The questions in the cybersecurity and IT world then became: Why have foreign governments turned their attention to privately owned and publicly traded companies? What role should the White House have in mediation and defense? Could a foreign government attack the United States based on private enterprise?
Brian Arellanes, a cybersecurity expert, is hoping to help provide answers. The founder and CEO of ITSource Technology works with high-profile companies and major government agencies, using encryption, processes, and other techniques to secure their environments. After 9/11, Arellanes consulted for the Department of Homeland Security for what became the largest hiring effort in the country’s history. He was responsible for hiring and training security professionals in the national rollout of explosive detection systems and technology.

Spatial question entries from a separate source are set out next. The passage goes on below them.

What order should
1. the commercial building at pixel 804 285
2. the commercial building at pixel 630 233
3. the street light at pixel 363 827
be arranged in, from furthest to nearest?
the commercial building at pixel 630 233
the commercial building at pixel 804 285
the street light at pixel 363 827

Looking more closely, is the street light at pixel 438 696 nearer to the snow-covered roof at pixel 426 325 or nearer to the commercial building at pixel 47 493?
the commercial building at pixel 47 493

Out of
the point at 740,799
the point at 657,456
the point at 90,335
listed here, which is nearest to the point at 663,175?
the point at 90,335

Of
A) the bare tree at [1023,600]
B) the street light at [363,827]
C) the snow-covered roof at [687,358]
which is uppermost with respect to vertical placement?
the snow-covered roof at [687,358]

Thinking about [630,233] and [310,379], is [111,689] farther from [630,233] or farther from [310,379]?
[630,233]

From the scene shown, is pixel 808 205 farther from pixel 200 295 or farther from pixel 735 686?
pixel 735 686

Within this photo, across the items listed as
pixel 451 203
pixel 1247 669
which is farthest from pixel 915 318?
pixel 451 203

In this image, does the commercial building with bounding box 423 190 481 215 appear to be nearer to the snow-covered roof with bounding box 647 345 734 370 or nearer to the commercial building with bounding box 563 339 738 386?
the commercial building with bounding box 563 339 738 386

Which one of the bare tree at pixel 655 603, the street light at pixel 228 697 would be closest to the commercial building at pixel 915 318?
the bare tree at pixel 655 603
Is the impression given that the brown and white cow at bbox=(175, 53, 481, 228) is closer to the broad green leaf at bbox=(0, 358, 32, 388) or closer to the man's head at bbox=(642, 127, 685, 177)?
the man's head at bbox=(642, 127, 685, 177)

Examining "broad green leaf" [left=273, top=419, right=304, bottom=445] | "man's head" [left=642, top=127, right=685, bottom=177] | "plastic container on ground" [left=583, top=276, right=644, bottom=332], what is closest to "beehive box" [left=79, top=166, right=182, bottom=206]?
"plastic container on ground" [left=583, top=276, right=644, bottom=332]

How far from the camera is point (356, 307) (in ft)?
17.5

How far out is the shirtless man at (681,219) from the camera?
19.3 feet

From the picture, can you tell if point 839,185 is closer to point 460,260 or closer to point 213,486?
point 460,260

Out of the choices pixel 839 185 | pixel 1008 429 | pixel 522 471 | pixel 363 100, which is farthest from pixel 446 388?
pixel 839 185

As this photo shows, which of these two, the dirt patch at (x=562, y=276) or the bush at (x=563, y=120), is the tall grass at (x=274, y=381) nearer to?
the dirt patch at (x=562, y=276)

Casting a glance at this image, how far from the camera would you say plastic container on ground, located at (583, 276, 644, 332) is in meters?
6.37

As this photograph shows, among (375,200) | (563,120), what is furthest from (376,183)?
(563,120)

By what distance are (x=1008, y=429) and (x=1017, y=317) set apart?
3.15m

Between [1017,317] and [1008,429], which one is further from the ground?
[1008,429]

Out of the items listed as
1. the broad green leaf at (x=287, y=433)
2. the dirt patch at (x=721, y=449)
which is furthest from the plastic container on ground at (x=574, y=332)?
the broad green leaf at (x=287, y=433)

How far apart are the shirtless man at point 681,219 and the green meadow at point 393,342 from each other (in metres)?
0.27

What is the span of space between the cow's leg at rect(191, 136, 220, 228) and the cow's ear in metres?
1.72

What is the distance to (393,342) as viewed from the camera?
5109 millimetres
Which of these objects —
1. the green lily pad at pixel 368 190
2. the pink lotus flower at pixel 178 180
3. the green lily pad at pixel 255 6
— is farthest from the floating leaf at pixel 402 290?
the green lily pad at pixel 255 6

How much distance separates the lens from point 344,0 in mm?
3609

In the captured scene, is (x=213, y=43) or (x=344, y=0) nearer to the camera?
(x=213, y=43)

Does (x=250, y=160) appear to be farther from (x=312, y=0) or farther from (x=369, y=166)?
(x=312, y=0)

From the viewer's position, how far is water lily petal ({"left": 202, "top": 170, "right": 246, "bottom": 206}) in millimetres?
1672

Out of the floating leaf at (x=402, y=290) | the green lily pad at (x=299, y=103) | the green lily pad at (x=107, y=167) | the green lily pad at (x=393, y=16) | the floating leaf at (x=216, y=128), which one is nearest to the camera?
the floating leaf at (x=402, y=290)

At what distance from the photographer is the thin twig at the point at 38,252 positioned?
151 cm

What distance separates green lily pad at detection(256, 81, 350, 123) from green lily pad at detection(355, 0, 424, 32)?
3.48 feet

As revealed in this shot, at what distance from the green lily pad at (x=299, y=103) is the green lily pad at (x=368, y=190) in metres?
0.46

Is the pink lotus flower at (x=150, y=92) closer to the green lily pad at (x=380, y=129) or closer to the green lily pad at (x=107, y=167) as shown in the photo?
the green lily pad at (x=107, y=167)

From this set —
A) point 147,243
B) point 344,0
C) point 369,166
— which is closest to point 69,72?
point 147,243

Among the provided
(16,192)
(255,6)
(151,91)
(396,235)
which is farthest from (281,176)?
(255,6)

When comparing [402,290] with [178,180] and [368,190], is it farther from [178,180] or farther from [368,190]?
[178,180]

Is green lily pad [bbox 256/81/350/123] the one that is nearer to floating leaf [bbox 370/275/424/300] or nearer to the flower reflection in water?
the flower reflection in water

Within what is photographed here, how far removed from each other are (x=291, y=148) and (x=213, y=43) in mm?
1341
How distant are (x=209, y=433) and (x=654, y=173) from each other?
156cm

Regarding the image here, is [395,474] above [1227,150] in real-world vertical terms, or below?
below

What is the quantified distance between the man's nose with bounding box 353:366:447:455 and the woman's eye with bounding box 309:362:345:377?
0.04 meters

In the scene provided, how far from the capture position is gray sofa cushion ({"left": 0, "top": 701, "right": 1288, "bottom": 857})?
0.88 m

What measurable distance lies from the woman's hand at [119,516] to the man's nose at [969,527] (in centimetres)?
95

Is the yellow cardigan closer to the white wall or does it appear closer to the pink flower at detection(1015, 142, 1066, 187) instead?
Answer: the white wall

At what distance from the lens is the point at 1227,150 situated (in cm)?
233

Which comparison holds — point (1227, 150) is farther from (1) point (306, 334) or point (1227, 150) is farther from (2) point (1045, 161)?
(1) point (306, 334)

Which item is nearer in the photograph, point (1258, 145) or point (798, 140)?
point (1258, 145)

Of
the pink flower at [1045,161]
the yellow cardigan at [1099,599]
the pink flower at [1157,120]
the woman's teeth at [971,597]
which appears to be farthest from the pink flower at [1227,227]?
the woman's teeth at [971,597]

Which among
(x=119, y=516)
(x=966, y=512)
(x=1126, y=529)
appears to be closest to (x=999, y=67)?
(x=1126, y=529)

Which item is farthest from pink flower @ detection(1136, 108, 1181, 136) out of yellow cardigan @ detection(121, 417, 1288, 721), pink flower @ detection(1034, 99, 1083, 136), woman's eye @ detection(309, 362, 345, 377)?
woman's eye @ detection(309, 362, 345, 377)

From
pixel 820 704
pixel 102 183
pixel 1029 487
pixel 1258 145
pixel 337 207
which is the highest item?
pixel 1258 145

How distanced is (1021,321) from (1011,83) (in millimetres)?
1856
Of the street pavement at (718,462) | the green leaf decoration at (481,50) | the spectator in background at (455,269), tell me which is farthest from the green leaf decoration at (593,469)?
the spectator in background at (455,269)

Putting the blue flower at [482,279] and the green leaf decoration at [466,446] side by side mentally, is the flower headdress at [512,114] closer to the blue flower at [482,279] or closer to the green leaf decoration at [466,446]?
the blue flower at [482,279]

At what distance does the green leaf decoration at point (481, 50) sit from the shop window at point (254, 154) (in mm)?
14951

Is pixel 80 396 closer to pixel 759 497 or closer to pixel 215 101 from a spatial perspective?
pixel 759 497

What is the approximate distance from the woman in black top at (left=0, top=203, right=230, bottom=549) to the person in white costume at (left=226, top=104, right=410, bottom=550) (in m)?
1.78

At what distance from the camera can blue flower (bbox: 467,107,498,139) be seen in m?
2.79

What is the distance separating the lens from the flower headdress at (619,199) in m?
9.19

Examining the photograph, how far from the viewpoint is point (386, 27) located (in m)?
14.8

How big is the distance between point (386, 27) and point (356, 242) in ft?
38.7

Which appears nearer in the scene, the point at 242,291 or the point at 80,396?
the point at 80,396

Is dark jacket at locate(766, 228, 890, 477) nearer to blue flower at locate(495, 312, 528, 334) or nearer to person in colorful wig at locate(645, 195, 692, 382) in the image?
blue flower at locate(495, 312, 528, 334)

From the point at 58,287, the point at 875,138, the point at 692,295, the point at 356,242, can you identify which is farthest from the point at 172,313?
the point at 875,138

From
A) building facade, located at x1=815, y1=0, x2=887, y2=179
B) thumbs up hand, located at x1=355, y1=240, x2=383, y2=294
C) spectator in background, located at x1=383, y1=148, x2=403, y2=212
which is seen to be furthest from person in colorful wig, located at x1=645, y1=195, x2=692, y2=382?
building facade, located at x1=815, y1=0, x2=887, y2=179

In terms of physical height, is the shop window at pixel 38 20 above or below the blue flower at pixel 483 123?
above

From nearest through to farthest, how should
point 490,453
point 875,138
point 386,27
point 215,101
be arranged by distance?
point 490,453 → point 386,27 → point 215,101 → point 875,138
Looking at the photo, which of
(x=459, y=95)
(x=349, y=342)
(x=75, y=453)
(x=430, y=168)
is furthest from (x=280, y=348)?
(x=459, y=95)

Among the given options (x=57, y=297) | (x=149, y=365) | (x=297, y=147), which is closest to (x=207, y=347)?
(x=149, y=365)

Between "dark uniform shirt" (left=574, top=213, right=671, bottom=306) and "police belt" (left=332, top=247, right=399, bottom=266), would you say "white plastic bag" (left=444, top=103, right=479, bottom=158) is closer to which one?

Arellanes says a lot has changed in the last few years. “We’re no longer scared of a hacker in his mom’s basement. The bigger threats are countries or nation states that are actually trying to attack private companies. These are scarier because countries with deep pockets and resources are now attacking us, which means our nation’s economy is at risk,” he explains.
Historically, when nations engaged in cyber attacks against other nations, private citizens and companies had been able to trust their government to intervene. But in this new reality, where nations rise against corporations, the rules have yet to be written. The Obama administration increased sanctions against North Korea for its role in the Sony Hack. Arellanes—who recently sat on an industry panel with the FBI’s squad leader for cybersecurity—says the United States will have to determine what’s considered an act of war and then draft guidelines and regulations to govern its response.
This new breed of hacker has a specific motivation. “Not only can they get the personally identifiable information that we’re concerned about, but they could get trade secrets and intellectual property that could cripple our economy,” Arellanes says. Countries have attacked industrial and engineering companies in an effort to compete with American companies or simply produce their own products to avoid purchasing them directly. Additionally, according to Arellanes, some foreign governments sponsor industry. “Those governments stand to profit while weakening the US economy at the same time,” he explains. But while the government has strong defenses in place, corporations generally haven’t yet had to withstand cyber attacks, and therefore do not have that level of security.
The modern solutions ITSource recommends to corporations at risk include tools that encrypt and protect data before a breach occurs so attackers walk away with fool’s gold instead of gold. The company has partnered with industry leaders like HP, whose Voltage security process randomizes information so hackers don’t realize they have false information.
Because ITSource Technology helps Fortune 100 level clients, the company weaves security into everything it does including app development, taking every possible step to secure the way it conducts business. “The reality of the industry today is that we have to protect others and ourselves, both at work and at home,” Arellanes says, adding that he enrolled in ID protection services after discovering his own information was compromised in the Anthem attack.
While the Anthem attack and others have made headlines, Arellanes knows that behind every newsworthy attack lie hundreds or even thousands of other attacks that fly under the radar. “In addition to detecting and preventing attacks for our clients, we have to raise awareness around the importance of protecting data,” he says. While most companies are increasing IT budgets by 20 percent to address rising threats, Arellanes expects that number to jump as high as 40 percent in the next one to three years. With the potential increase, he’s using his experience and influence to encourage young Hispanics to consider the huge opportunities in the talent-poor sector of IT Security.
Although US companies are more protected than this time last year, there is a long way to go. The world is becoming more connected as it moves towards the inevitable “Internet of things,” in which every device and every computer and every car and every gadget is in a network, connected online all the time.
“That will open up huge holes,” Arellanes says, “and we’ve got to stay one step ahead.”